By: J. Cameron Anglum, Ph.D.

Missouri’s teacher mobility is highest among its early-career teachers, especially those in their first five years of teaching in the state’s public schools. In 2023–24, more than one in five early-career teachers departed their school districts or Missouri public education altogether, modestly less than the pandemic-era high the year prior but substantially higher than long-term trends. The most recent cohorts of new, early-career teachers are leaving Missouri public schools faster than earlier cohorts, placing additional strain on the capacities of teacher preparation programs across the state to produce an increasing number of new teachers. To improve teacher turnover and address chronic teacher shortages in the subject matters and school contexts in which they occur, increased focus should be devoted to early-career teachers through new policy reforms and school labor practices.

Key Points:

  • Several studies have connected teacher turnover to declines in student outcomes.

  • First-year teachers are 70% more likely than the average teacher to leave Missouri public education.

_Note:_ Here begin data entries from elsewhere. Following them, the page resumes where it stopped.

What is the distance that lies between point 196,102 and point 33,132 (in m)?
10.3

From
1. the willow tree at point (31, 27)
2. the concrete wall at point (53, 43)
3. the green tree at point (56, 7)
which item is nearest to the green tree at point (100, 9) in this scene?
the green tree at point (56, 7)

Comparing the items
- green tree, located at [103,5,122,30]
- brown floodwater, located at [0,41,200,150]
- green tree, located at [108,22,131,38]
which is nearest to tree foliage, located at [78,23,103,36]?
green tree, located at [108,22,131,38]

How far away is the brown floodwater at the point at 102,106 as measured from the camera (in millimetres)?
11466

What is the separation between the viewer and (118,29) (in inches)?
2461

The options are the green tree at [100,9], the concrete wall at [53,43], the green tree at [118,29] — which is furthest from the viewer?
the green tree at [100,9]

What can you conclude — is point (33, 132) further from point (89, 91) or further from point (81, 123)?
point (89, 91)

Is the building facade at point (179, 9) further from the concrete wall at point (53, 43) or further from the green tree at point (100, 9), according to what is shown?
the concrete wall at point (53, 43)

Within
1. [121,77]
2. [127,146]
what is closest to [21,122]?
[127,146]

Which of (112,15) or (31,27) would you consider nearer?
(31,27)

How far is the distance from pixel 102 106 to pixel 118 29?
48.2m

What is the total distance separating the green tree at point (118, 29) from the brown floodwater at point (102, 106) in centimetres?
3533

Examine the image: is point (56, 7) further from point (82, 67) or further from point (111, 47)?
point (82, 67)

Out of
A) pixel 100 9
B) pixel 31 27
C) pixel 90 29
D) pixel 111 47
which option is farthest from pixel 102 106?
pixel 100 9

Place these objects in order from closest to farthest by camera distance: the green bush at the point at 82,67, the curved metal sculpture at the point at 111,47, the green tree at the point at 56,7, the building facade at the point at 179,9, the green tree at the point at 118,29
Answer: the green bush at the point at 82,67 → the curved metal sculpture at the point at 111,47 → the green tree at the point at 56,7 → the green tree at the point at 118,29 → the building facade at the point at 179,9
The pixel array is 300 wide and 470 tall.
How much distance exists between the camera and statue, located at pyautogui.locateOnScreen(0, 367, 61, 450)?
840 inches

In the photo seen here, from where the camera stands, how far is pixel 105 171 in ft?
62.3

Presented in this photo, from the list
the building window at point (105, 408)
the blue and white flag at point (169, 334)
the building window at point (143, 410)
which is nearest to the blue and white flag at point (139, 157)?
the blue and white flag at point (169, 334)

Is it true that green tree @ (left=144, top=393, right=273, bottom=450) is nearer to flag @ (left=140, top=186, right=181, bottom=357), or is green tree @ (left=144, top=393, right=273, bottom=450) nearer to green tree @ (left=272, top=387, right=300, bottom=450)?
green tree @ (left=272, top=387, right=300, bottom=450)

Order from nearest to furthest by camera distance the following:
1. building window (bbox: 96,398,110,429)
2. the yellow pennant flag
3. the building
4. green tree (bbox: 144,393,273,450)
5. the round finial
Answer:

  • Fewer and fewer teachers persist through their early-career years, with only six in ten reaching their sixth year in Missouri public education. 

  • Attrition rates among new teachers have worsened almost every year over the last 10 years. 

  • Early-career charter school teachers leave their positions much more frequently than  teachers in traditional public schools, in some years twice as likely. 

  • Policymakers and education leaders should strategize ways to improve early-career teacher working conditions, training, and professional opportunities.